II – En conséquence, à l’alinéa 8, substituer au mot :
« médecin »
les mots :
« collège pluridisciplinaire ».
III – En conséquence, compléter cet article par l’alinéa suivant :
« L’article 18 de la présente loi n’est pas applicable aux professionnels mentionnés à l’article L. 1111‑12‑3 du code de la santé publique. ».
Le présent amendement vise à instaurer une procédure impliquant l’ensemble de l’équipe soignante dans l’examen de toute demande d’aide à mourir. Compte tenu de l’enjeu fondamental que représente la vie d’un patient, il est indispensable que la décision ne repose pas sur l’appréciation d’un seul professionnel.
Une approche collégiale permet d’assurer une analyse complète et multidimensionnelle de la situation, en prenant en compte les aspects médicaux, psychologiques et sociaux.
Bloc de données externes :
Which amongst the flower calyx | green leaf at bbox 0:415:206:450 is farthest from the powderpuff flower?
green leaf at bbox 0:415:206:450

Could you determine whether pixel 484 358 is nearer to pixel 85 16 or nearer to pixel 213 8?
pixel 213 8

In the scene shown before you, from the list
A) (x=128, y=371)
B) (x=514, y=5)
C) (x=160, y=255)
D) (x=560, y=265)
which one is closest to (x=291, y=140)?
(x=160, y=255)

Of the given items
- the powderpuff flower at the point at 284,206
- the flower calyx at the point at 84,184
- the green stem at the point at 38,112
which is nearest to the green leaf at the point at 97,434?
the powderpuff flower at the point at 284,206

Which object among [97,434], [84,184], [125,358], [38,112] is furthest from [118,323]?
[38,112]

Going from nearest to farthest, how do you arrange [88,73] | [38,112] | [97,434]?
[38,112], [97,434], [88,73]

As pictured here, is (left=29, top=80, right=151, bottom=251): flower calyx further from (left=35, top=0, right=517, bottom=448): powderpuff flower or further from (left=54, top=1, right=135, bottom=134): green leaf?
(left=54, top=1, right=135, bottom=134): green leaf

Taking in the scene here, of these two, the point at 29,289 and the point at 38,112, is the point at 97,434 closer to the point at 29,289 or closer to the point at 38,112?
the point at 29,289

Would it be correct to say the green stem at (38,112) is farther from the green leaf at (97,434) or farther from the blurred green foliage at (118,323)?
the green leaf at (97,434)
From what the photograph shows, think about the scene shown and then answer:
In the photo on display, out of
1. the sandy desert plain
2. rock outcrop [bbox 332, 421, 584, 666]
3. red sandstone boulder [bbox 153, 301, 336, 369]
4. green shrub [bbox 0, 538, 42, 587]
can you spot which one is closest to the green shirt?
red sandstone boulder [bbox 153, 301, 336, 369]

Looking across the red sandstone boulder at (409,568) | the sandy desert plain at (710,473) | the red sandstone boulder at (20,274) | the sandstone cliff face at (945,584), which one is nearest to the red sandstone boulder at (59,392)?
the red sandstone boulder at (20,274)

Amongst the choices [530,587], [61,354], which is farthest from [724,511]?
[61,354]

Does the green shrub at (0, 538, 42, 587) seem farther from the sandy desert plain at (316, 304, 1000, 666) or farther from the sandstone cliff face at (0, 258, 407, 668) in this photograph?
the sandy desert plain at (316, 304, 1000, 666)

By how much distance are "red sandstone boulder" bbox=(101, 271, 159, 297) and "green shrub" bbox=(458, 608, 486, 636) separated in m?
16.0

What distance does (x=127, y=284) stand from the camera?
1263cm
Elle renforce également la responsabilité partagée des soignants et garantit que la décision finale résulte d’une réflexion collective, documentée et rigoureuse.
Cet amendement entend ainsi sécuriser la procédure, promouvoir la transparence et protéger tant le patient que les professionnels impliqués dans l’accompagnement de ces situations sensibles.